__TASK GOAL__: Word for word, restate the lines from the start of the data down to the line with "License: GNU General", both included.

__SOURCE INFORMATION__:
________

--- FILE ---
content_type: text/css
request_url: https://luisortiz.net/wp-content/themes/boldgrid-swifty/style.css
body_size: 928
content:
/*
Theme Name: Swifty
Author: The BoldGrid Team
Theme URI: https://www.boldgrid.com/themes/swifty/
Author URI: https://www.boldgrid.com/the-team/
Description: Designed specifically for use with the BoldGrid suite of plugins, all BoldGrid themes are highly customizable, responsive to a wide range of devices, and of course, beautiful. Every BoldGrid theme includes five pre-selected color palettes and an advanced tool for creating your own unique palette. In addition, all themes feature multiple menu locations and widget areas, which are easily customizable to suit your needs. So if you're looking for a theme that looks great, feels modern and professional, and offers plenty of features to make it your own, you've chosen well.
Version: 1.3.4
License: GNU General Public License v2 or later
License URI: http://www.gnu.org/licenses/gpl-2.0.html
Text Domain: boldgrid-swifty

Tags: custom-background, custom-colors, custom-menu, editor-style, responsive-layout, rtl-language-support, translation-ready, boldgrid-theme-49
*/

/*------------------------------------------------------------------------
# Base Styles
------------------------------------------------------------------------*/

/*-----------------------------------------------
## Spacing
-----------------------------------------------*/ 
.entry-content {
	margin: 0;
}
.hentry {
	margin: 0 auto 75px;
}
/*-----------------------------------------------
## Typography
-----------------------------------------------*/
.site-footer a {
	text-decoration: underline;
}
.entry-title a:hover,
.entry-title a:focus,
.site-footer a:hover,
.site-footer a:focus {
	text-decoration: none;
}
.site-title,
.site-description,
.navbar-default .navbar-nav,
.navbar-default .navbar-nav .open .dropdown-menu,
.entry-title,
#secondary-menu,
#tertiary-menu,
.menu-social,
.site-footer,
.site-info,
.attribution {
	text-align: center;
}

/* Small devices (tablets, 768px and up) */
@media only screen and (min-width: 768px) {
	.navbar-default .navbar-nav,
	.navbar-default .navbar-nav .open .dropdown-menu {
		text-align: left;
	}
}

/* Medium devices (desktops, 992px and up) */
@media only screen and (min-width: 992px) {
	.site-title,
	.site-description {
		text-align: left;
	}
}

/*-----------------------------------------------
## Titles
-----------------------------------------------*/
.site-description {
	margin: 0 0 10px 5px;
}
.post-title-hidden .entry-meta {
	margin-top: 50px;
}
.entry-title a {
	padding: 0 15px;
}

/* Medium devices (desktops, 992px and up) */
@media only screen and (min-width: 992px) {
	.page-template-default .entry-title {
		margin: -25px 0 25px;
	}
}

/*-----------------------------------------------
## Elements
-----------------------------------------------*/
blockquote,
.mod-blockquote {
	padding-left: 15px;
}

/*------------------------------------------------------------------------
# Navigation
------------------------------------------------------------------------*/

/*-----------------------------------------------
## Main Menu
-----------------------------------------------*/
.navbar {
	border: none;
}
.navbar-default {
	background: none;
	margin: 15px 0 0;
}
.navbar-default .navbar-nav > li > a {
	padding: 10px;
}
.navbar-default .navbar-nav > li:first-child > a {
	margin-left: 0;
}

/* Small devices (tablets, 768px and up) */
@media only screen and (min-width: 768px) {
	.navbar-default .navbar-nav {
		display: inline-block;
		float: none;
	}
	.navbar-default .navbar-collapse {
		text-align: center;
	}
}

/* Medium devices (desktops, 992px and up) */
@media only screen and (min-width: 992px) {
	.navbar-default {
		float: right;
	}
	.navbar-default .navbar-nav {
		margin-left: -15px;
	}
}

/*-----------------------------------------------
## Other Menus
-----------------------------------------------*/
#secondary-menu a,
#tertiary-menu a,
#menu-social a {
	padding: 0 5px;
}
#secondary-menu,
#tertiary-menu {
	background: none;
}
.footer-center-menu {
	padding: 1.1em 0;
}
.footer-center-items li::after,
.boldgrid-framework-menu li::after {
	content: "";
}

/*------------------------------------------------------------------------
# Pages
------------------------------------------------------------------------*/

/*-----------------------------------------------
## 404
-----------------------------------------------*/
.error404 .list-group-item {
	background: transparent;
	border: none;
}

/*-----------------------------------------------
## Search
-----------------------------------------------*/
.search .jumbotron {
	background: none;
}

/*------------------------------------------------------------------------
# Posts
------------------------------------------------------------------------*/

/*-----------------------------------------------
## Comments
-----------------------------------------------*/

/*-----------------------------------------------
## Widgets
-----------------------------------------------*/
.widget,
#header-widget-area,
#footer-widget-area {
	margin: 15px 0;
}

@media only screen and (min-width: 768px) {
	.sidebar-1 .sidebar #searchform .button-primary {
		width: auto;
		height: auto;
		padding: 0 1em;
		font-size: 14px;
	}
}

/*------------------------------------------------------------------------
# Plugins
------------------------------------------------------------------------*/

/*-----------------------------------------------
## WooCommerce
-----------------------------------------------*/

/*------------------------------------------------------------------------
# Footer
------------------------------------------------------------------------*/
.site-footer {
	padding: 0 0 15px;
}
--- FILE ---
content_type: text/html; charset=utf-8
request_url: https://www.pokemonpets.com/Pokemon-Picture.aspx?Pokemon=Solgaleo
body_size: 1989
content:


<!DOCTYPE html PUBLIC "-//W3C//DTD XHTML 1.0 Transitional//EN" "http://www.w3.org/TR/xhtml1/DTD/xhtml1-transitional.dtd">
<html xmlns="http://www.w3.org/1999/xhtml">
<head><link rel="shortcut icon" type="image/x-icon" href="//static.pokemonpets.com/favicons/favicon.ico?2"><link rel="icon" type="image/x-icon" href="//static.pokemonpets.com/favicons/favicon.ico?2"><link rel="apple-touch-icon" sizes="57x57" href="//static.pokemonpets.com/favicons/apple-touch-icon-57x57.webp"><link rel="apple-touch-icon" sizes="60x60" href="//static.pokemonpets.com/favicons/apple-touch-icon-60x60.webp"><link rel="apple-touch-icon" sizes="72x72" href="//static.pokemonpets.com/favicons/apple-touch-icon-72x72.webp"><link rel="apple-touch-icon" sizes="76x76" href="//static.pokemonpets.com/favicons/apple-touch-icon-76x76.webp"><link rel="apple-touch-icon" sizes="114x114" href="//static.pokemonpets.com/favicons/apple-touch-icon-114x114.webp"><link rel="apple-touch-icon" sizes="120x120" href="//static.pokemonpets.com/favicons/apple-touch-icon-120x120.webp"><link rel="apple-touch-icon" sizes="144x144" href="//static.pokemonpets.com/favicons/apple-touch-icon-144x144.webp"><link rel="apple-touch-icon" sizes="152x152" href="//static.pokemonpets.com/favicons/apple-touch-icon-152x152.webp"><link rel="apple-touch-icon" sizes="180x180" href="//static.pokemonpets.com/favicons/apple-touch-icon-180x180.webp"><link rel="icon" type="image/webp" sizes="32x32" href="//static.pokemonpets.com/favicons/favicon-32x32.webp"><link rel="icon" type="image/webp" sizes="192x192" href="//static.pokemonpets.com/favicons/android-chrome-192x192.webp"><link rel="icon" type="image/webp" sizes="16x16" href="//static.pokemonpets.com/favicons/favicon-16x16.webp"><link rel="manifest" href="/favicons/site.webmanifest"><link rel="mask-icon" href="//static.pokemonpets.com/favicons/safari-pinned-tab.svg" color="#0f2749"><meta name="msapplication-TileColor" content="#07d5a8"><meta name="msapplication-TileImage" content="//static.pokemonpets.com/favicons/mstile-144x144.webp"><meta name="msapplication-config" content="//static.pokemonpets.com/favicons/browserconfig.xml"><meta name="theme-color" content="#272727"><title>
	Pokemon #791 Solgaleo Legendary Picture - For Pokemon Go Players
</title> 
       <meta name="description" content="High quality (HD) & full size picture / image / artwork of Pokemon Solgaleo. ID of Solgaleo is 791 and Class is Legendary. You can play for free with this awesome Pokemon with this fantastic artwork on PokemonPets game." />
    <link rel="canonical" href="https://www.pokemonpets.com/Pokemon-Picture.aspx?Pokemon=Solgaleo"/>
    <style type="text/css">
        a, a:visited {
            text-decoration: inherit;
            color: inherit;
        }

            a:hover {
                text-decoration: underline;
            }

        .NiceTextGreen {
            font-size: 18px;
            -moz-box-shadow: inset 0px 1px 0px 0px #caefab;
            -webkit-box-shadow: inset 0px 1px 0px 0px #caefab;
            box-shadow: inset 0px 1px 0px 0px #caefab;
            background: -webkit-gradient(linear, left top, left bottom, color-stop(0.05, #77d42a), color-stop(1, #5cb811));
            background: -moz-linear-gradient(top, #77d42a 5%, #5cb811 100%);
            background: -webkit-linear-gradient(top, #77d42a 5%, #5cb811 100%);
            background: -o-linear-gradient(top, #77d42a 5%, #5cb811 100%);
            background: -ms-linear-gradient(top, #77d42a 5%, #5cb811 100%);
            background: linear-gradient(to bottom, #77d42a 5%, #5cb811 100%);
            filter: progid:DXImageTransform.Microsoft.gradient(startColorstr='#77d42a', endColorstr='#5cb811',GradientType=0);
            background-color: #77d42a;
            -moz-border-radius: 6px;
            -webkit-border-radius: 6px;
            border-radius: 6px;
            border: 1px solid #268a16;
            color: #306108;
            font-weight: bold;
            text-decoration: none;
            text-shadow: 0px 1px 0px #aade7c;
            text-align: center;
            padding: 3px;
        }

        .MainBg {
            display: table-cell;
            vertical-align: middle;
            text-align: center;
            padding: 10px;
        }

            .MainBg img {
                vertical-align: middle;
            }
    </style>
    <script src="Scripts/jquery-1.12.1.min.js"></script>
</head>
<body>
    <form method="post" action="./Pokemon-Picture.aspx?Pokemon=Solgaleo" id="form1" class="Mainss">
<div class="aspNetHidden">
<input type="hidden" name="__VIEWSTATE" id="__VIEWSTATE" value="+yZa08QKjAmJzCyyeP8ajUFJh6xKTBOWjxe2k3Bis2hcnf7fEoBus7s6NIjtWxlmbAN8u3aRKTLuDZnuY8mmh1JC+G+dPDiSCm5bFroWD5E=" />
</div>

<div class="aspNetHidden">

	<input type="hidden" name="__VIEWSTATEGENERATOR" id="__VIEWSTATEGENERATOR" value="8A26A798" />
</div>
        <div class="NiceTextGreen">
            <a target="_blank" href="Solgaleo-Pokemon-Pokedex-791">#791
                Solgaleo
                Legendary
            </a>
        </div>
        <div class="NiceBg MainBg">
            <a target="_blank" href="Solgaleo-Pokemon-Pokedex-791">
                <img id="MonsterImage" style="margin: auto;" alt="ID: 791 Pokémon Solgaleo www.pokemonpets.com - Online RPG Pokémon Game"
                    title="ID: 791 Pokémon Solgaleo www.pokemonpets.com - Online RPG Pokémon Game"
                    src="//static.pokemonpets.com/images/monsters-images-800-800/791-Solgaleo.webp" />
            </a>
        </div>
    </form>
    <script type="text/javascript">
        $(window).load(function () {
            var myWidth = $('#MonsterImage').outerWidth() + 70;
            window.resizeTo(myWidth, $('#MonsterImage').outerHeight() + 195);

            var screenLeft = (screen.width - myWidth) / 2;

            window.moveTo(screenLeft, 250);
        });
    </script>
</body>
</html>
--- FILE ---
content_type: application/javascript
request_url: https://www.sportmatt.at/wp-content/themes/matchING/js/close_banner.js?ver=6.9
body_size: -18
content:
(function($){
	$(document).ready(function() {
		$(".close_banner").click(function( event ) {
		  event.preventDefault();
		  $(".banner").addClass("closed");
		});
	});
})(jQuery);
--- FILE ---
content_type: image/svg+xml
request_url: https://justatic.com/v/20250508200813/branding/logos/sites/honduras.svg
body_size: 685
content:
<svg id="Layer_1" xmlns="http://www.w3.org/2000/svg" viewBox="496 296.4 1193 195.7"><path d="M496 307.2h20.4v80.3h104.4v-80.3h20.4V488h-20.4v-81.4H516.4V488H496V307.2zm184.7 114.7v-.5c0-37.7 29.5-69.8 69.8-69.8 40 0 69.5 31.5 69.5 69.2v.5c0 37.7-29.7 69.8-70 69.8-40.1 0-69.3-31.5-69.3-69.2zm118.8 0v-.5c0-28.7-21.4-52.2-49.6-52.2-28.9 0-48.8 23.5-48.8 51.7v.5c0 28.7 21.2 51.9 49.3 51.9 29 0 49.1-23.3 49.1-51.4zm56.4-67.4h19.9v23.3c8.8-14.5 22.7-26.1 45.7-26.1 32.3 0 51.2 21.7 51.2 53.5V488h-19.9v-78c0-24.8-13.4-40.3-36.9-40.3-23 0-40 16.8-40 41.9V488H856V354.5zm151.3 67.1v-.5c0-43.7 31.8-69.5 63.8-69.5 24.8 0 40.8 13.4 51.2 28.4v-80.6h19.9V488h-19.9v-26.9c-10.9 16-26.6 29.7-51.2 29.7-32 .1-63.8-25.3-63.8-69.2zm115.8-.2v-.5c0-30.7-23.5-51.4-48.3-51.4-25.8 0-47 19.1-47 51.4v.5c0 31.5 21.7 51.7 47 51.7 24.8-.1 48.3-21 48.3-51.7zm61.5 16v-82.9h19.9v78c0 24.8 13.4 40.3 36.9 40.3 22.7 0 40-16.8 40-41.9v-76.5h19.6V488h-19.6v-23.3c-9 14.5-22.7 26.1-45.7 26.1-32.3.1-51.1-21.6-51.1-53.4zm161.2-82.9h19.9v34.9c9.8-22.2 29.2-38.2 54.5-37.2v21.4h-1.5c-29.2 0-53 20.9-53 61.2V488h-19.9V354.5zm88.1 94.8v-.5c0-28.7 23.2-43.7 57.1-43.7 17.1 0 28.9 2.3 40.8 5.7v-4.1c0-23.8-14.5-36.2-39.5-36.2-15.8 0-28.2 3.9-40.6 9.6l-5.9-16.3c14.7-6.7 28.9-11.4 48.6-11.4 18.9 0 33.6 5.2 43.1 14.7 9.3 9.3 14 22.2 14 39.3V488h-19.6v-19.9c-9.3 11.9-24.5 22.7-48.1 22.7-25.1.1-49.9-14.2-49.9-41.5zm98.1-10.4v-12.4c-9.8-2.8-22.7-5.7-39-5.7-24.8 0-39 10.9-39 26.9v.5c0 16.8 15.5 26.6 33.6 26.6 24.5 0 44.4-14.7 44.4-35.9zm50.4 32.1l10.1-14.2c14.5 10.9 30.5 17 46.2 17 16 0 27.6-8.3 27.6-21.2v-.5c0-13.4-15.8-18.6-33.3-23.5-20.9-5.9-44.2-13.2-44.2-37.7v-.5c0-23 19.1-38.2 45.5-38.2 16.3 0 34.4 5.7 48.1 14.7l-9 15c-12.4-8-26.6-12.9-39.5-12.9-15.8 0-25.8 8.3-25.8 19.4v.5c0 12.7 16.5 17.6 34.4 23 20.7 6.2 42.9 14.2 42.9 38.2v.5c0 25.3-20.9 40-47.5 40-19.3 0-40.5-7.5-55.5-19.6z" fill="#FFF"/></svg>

________

__FINISHED EXERCISE__:
--- FILE ---
content_type: text/css
request_url: https://luisortiz.net/wp-content/themes/boldgrid-swifty/style.css
body_size: 928
content:
/*
Theme Name: Swifty
Author: The BoldGrid Team
Theme URI: https://www.boldgrid.com/themes/swifty/
Author URI: https://www.boldgrid.com/the-team/
Description: Designed specifically for use with the BoldGrid suite of plugins, all BoldGrid themes are highly customizable, responsive to a wide range of devices, and of course, beautiful. Every BoldGrid theme includes five pre-selected color palettes and an advanced tool for creating your own unique palette. In addition, all themes feature multiple menu locations and widget areas, which are easily customizable to suit your needs. So if you're looking for a theme that looks great, feels modern and professional, and offers plenty of features to make it your own, you've chosen well.
Version: 1.3.4
License: GNU General Public License v2 or later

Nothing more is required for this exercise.